The Week in AI: Open Pretrained Transformer, Medical Imaging Roadblocks, Ocean Wave Breaker, AI Helps University Students
Meta open sources its large language model, data limitations hinder clinical machine learning, AI improves offshore structures, and at-risk university students get a second chance at success
The Week in AI is a roundup of key AI/ML research and news to keep you informed in the age of high-tech velocity. From Meta’s large language model, now available to the public, to AI helping students succeed in university, here are this week’s highlights.
Meta’s OPT-175B Is Now Available More Broadly
Meta has given access to its Open Pretrained Transformer (OPT-175B), the first language model with 175B parameters, to the broader AI community. Large language models are natural language processing systems trained on massive volumes of text that can both understand and generate texts. Meta also announced the availability of the code and dataset used for training and using OPT-175B.

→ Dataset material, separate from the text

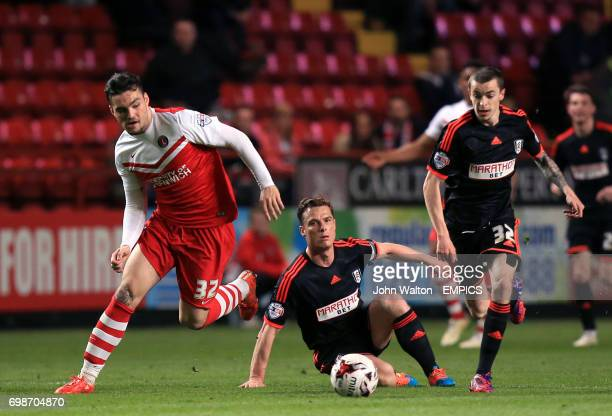 Charlton Athletic's Tony Watt gets away from Fulham's Scott Parker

By giving researchers free access to the model and the data used to train it, Meta hopes to accelerate AI research, as well as reduce ethical risks that often come with these technologies. Furthermore, Meta developed OPT-175B with energy efficiency in mind; it has one-seventh the carbon footprint of GPT-3.
In the recent past, instances of biased AI models have led to terrible consequences regarding race and gender, not because of the model, but due to the dataset used for training. Meta believes that access restrictions have also caused improvements related to robustness and risk mitigation to slow down significantly.

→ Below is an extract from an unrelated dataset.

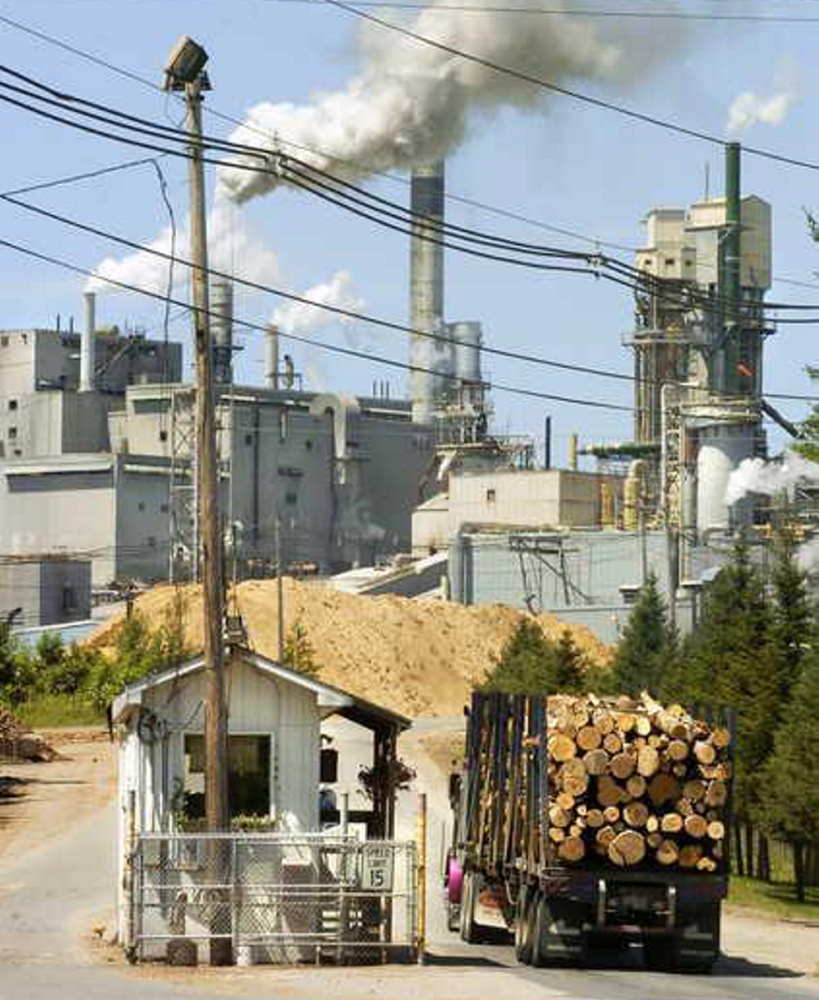 The state will hold assistance sessions for workers at the Androscoggin Mill in Jay as they await layoffs.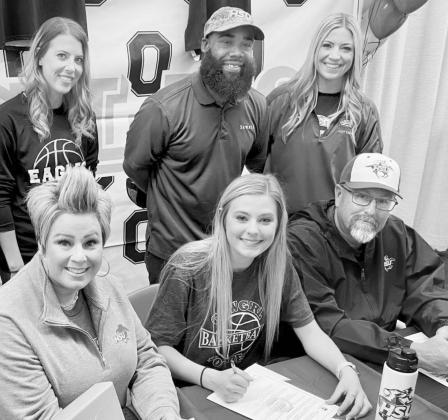 Sumners signs with HSU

This was the company’s motivation for releasing OPT-175B under a noncommercial license to academic researchers, government officials, industry research laboratories, and the civil society at large.
You can access the open-source code and small-scale pretrained models here, request access to OPT-175B here, and read the paper here.
The release also includes more than 100 pages of notes, where researchers log every bug, crash, and reboot in a three-month training process that ran nonstop from October 2021 to January 2022. Meta’s move to demonstrate a commitment to reducing algorithmic biases–-after facing criticism in the past for the lack of transparency–-should be widely welcomed by the general scientific community.
Machine Learning Faces Challenges with Medical Imaging
A recent study published in NPJ Digital Medicine reveals that data limitations, evaluation issues, and publishing incentives are slowing the clinical progress of ML in medical imaging. ML, which relies heavily on data, has been considered a promising yet controversial tool for healthcare providers. Appropriate regulations must be implemented to ensure that ML is effectively implemented.
Studies have shown that health disparities tend to arise when artificial intelligence systems are plagued with fairness issues and biases, limiting the clinical use of ML in medical images. Issues can surface from the beginning, depending on how the data was collected, how the dataset was created and distributed, and what biases exist in the data.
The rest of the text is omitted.